___ Records for this exercise

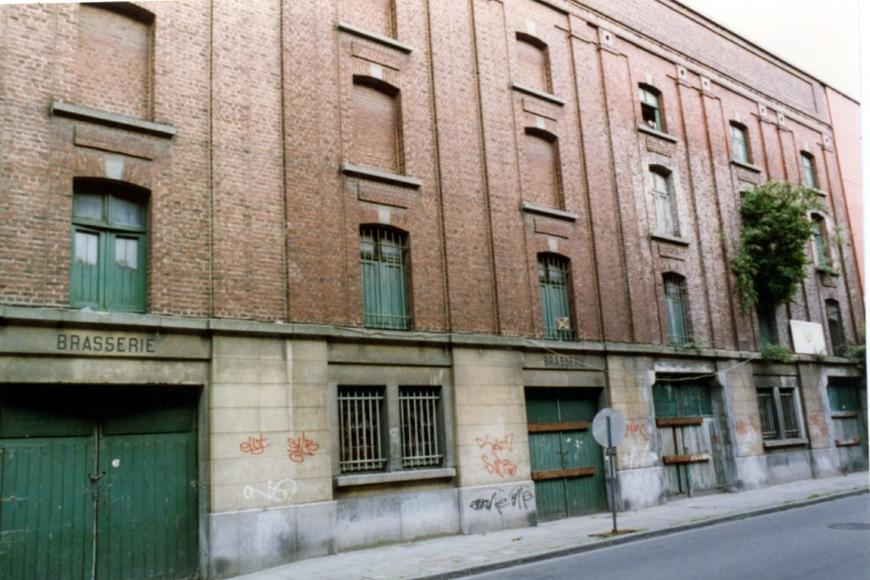 Rue Braemt 60 à 80, façades postérieures de l'anc. Brasserie Aerts (photo 1993-1995).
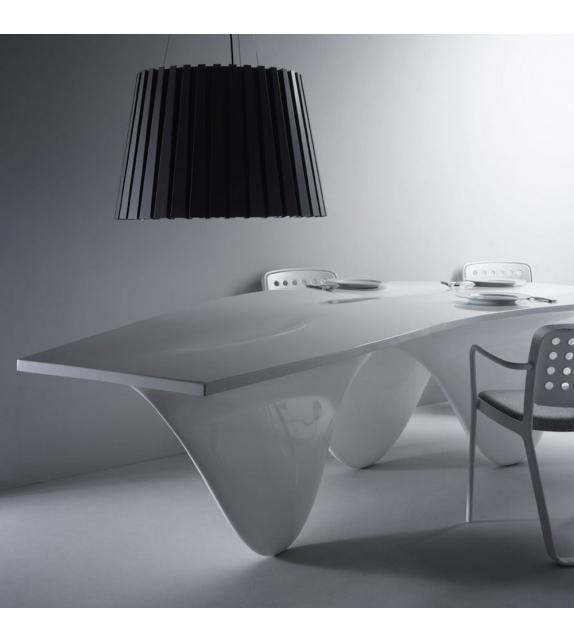 Aqua Table Mesa Established&Sons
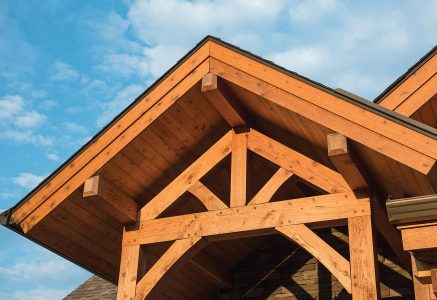 Revelstoke timber truss - Revelstoke timber truss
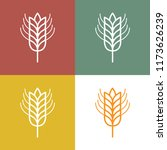 ear of wheat icons on earth...   Shutterstock .eps vector #1173626239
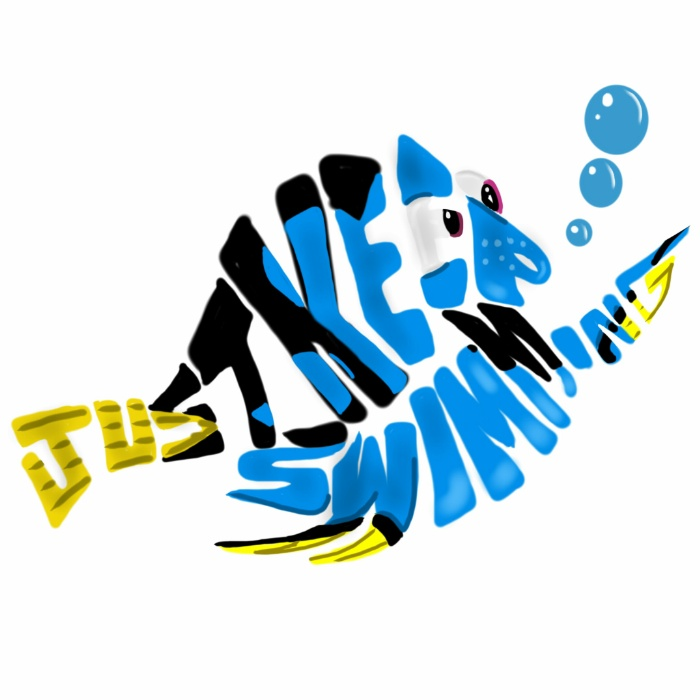 Dory just keep swimming clipart clipartfest cartoon.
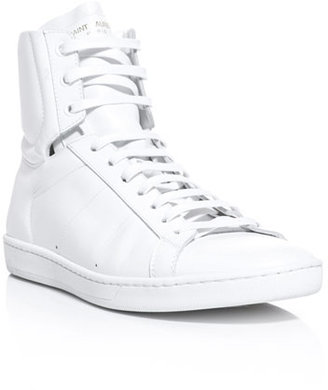 Saint Laurent SL/01H high-top trainers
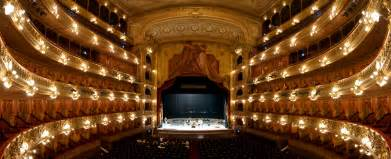 teatro colon buenos aires picture 2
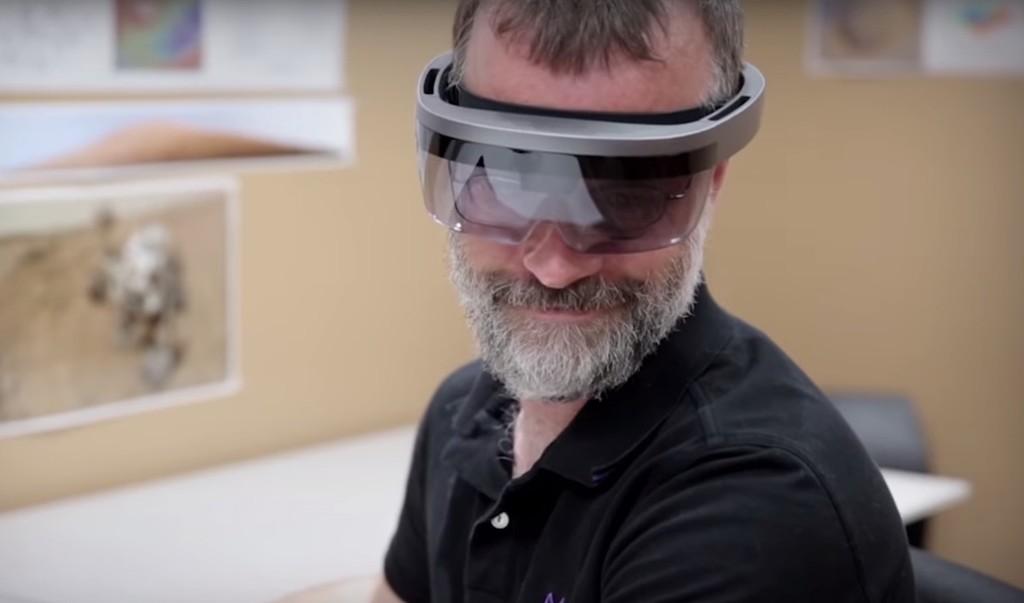Unas supuestas HoloLens de 2.ª generación podrían haberse visto filtradas por la NASA de manera accidental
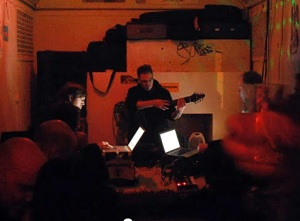 centrozoon performing at the waggon in Offenbach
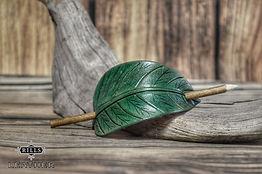 Green Leather Leaf Hair Barrette Fairy, Larp, Elf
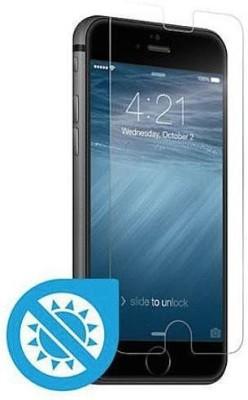 BodyGuardz Screen Guard for Iphone 6 plus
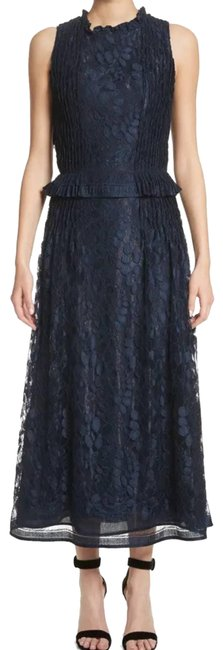 Item - Blue Abstract Leaf Midi Navy Lace Mid-length Formal Dress Size 12 (L)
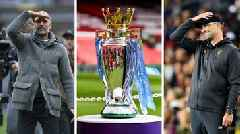 Premier League title race: What would need to happen for a Man City v Liverpool play-off?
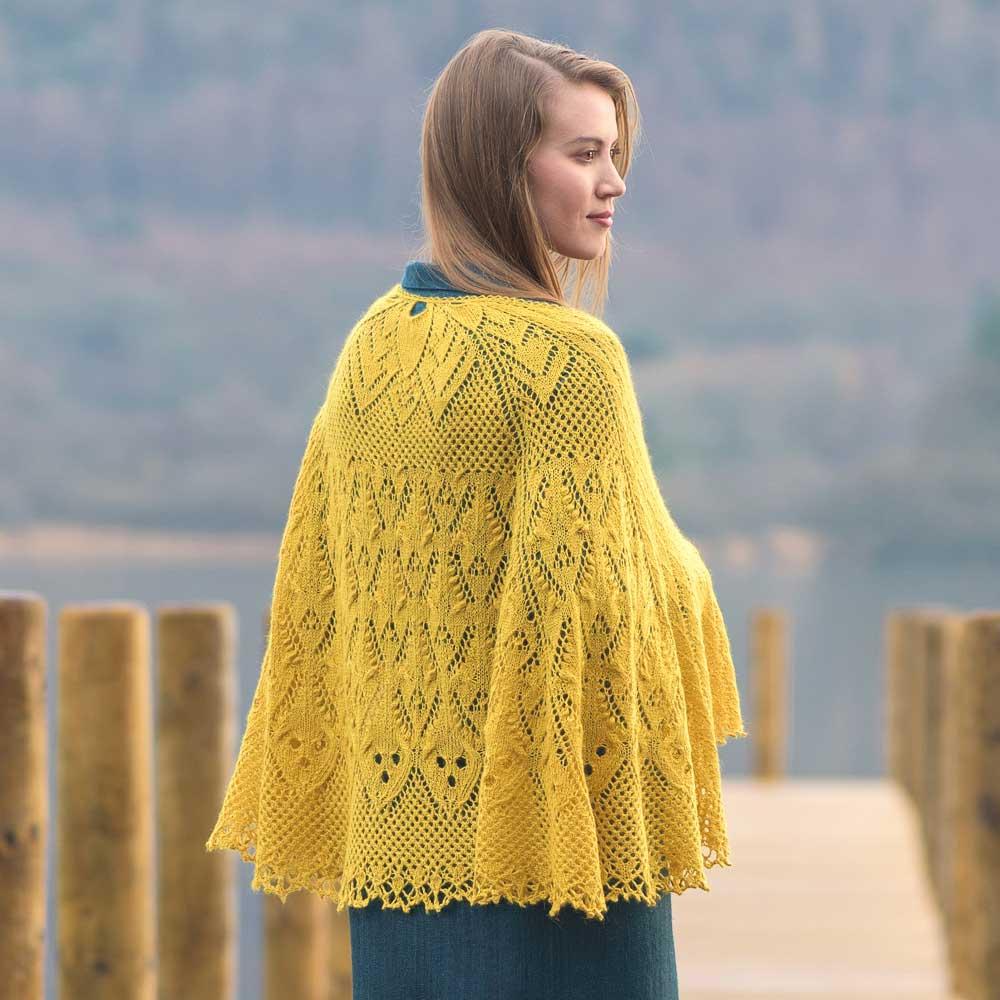 Lingholm sjal i Road to China lace garn, stickkit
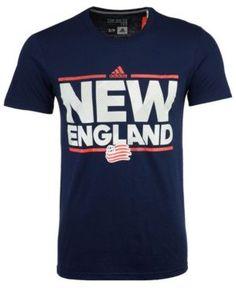 adidas Men's New England Revolution City Name Performance T-Shirt - Blue XL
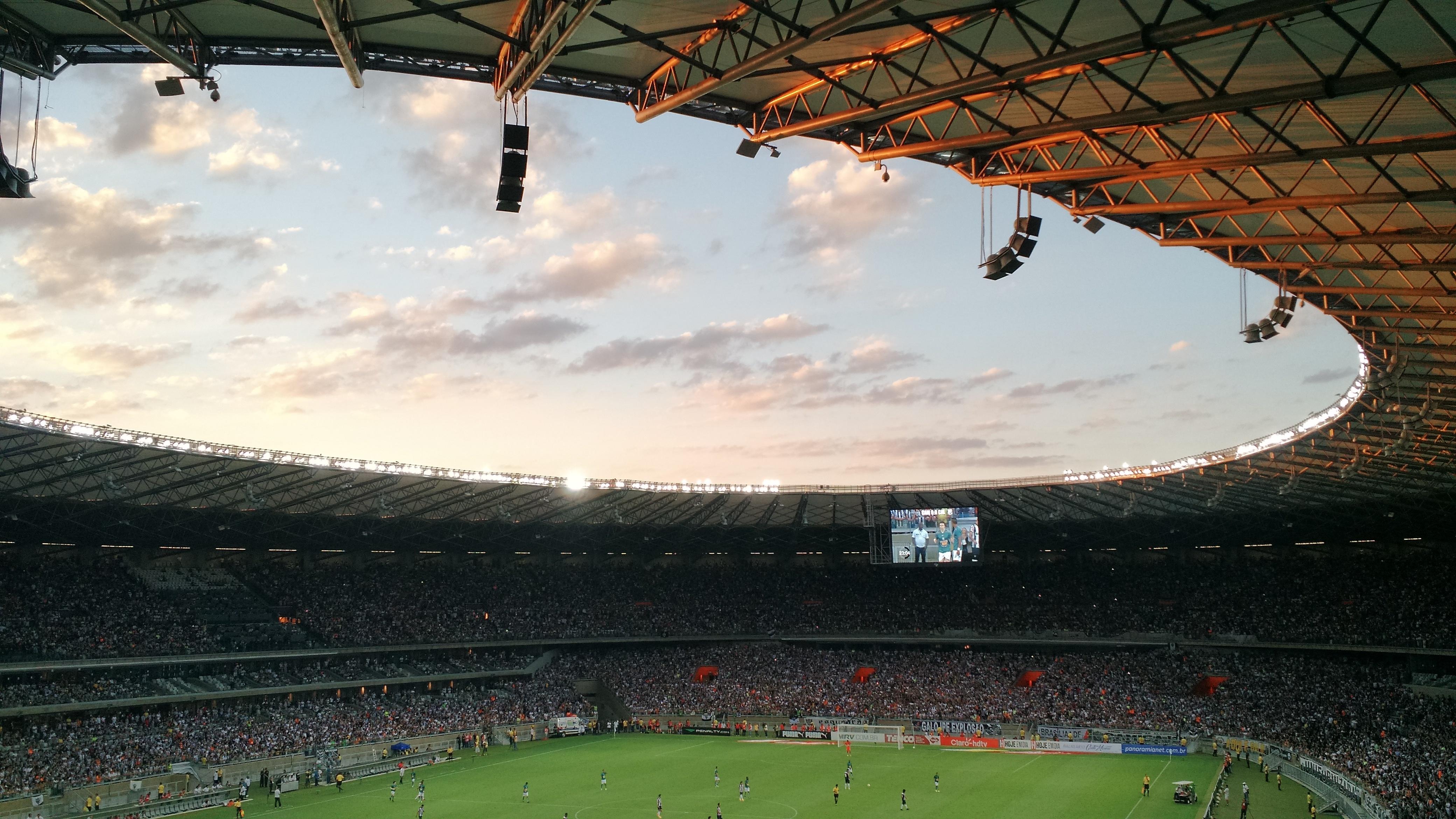 Football Stadium, Football, Ground, Sport, Stadium, HQ Photo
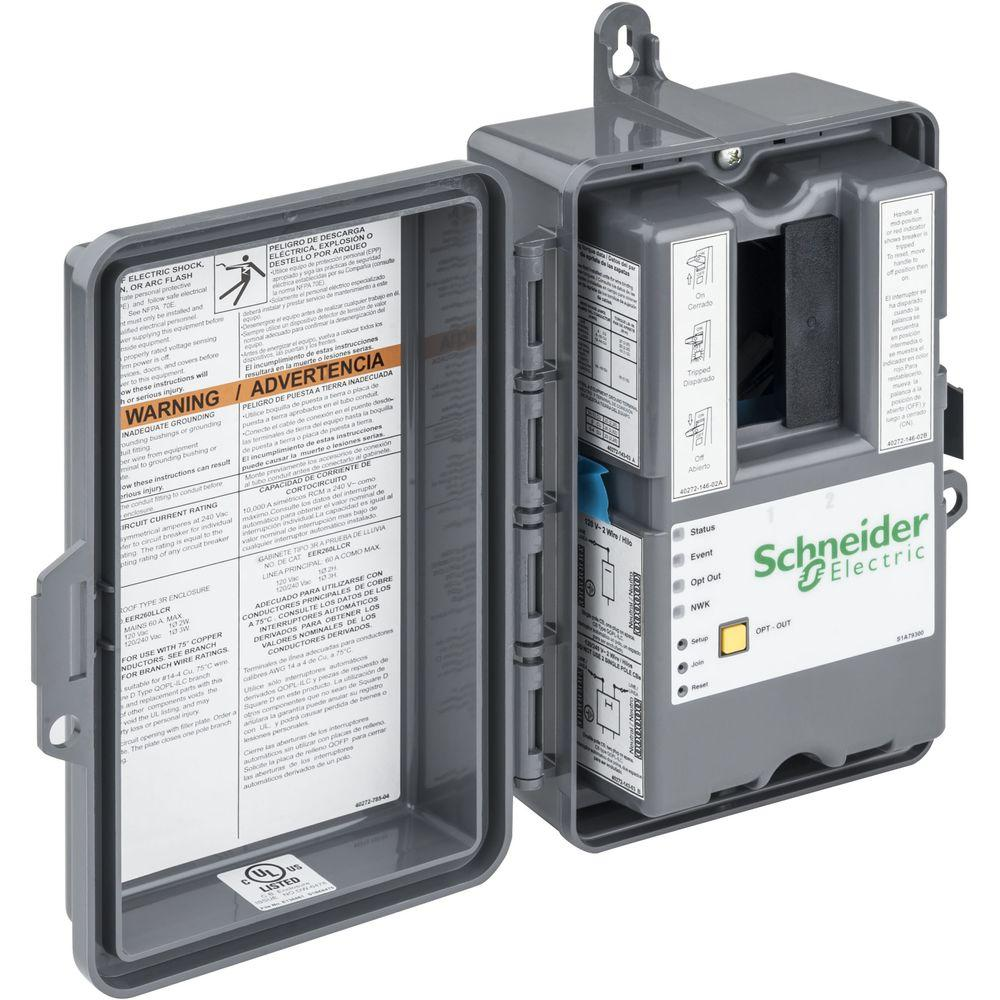 Schneider Electric Wiser Large Load Controller and Disconnect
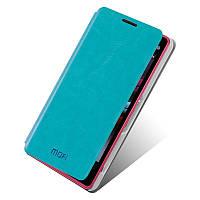 Кожаный чехол книжка Mofi для Sony Xperia Z1 Compact D5503 бирюзовый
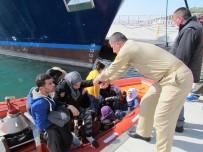 PıRLANTA - NATO'dan Çeşme'de Sığınmacı Operasyonu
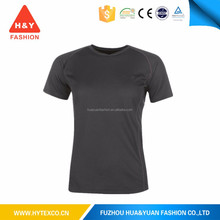 Fashion men fashion t shirt bamboo t-shirt--- 7 years alibaba experience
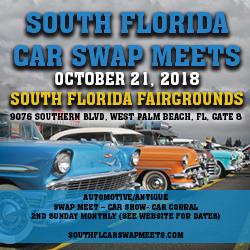 South Florida Car Swap Meets Oct West Palm Beach - Car show west palm beach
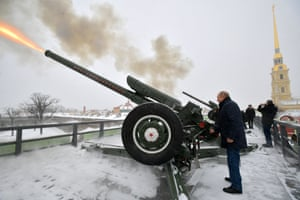 St. Petersburg, RussiaPresident Vladimir Putin fires an artillery piece at noon as part of a long standing tradition, during his visit to the Peter and Paul Fortress.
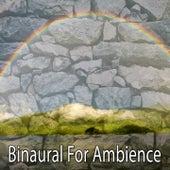Binaural For Ambience by Binaural Beats Brainwave Entrainment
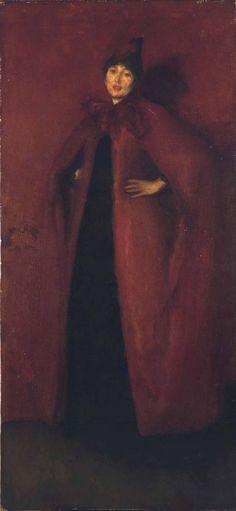James Abbott McNeill Whistler - Harmony in Red: Lamplight - Oil on canvas - 1886 - x cm x - Hunterian Art Gallery (Glasgow, United Kingdom) Glasgow, James Abbott Mcneill Whistler, Art Gallery, Free Art Prints, Singer Sargent, Manet, Art Uk, Art For Art Sake, Grey And Gold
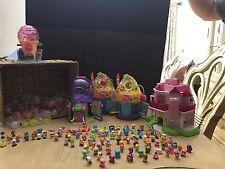Lot Squinkies Beauty Beast Snow White Barbie Little Mermaid  Spongebob Cupcake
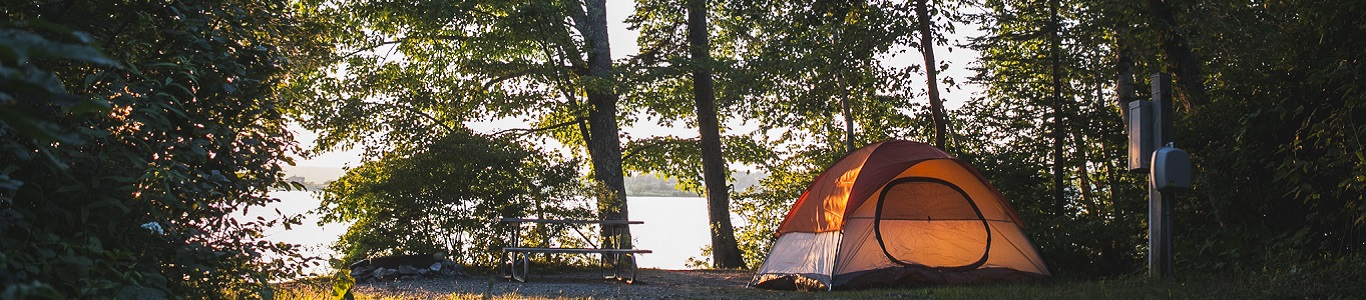 Tent Camping, Tent Sites & Campgrounds | KOA Tent Camping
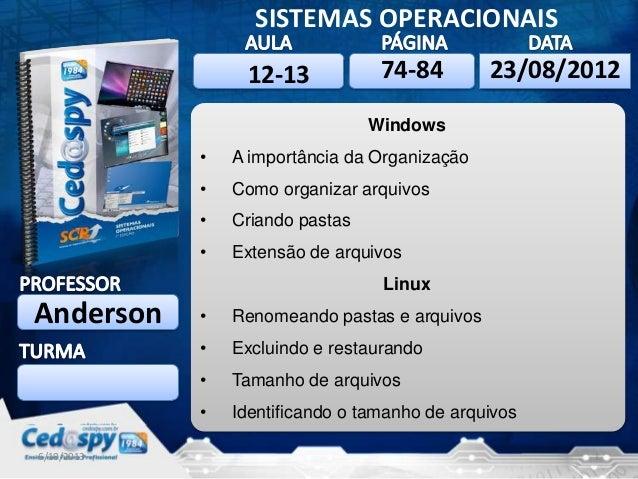 6/10/2013 1 SISTEMAS OPERACIONAIS Anderson 6/10/201323/08/2012 Windows • A importância da Organização • Como organizar arq...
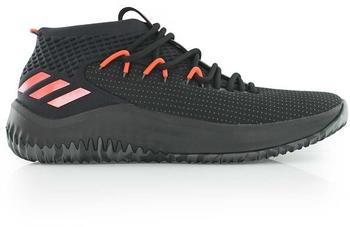 Adidas Dame 4 core black / dgh solid grey / hi-res red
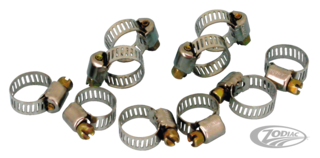 JAGG STAINLESS STEEL HOSE CLAMPS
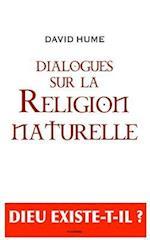 Dialogues Sur La Religion Naturelle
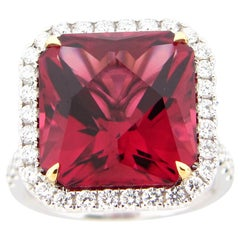11.76 Carat Rubellite Tourmaline and Diamond Ring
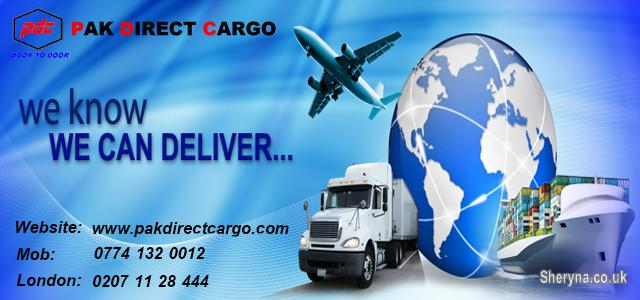Picture of We are offering discounted rates on all kind of cargo services.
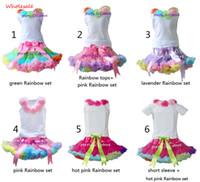 al por mayor sistema de la muchacha tutú verde-Las muchachas al por mayor Pettiskirt fijaron la falda y el rosetón del tutú del arco iris del verde del bebé se dirigen la ropa 5 de los cabritos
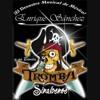 Banda Tromba Sinaloense 2012 Sones Con Banda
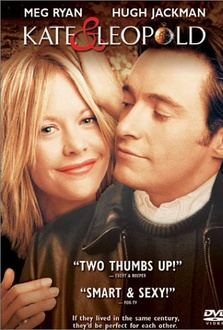 Movie Kate & Leopold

______

Task item: Exact copies of all the entries are needed; output them without the pictures.

Your response:
 Rue Braemt 60 à 80, façades postérieures de l'anc. Brasserie Aerts (photo 1993-1995).
 Aqua Table Mesa Established&Sons
 Revelstoke timber truss - Revelstoke timber truss
 ear of wheat icons on earth...   Shutterstock .eps vector #1173626239
 Dory just keep swimming clipart clipartfest cartoon.
 Saint Laurent SL/01H high-top trainers
 teatro colon buenos aires picture 2
Unas supuestas HoloLens de 2.ª generación podrían haberse visto filtradas por la NASA de manera accidental
 centrozoon performing at the waggon in Offenbach
 Green Leather Leaf Hair Barrette Fairy, Larp, Elf
 BodyGuardz Screen Guard for Iphone 6 plus
 Item - Blue Abstract Leaf Midi Navy Lace Mid-length Formal Dress Size 12 (L)
 Premier League title race: What would need to happen for a Man City v Liverpool play-off?
 Lingholm sjal i Road to China lace garn, stickkit
 adidas Men's New England Revolution City Name Performance T-Shirt - Blue XL
 Football Stadium, Football, Ground, Sport, Stadium, HQ Photo
 Schneider Electric Wiser Large Load Controller and Disconnect
 Кожаный чехол книжка Mofi для Sony Xperia Z1 Compact D5503 бирюзовый
 PıRLANTA - NATO'dan Çeşme'de Sığınmacı Operasyonu
 Fashion men fashion t shirt bamboo t-shirt--- 7 years alibaba experience
 South Florida Car Swap Meets Oct West Palm Beach - Car show west palm beach
 St. Petersburg, RussiaPresident Vladimir Putin fires an artillery piece at noon as part of a long standing tradition, during his visit to the Peter and Paul Fortress.
Binaural For Ambience by Binaural Beats Brainwave Entrainment
James Abbott McNeill Whistler - Harmony in Red: Lamplight - Oil on canvas - 1886 - x cm x - Hunterian Art Gallery (Glasgow, United Kingdom) Glasgow, James Abbott Mcneill Whistler, Art Gallery, Free Art Prints, Singer Sargent, Manet, Art Uk, Art For Art Sake, Grey And Gold
Lot Squinkies Beauty Beast Snow White Barbie Little Mermaid  Spongebob Cupcake
 Tent Camping, Tent Sites & Campgrounds | KOA Tent Camping
 6/10/2013 1 SISTEMAS OPERACIONAIS Anderson 6/10/201323/08/2012 Windows • A importância da Organização • Como organizar arq...
 Adidas Dame 4 core black / dgh solid grey / hi-res red
 JAGG STAINLESS STEEL HOSE CLAMPS
 Dialogues Sur La Religion Naturelle
11.76 Carat Rubellite Tourmaline and Diamond Ring
Picture of We are offering discounted rates on all kind of cargo services.
 al por mayor sistema de la muchacha tutú verde-Las muchachas al por mayor Pettiskirt fijaron la falda y el rosetón del tutú del arco iris del verde del bebé se dirigen la ropa 5 de los cabritos
 Banda Tromba Sinaloense 2012 Sones Con Banda
 Movie Kate & Leopold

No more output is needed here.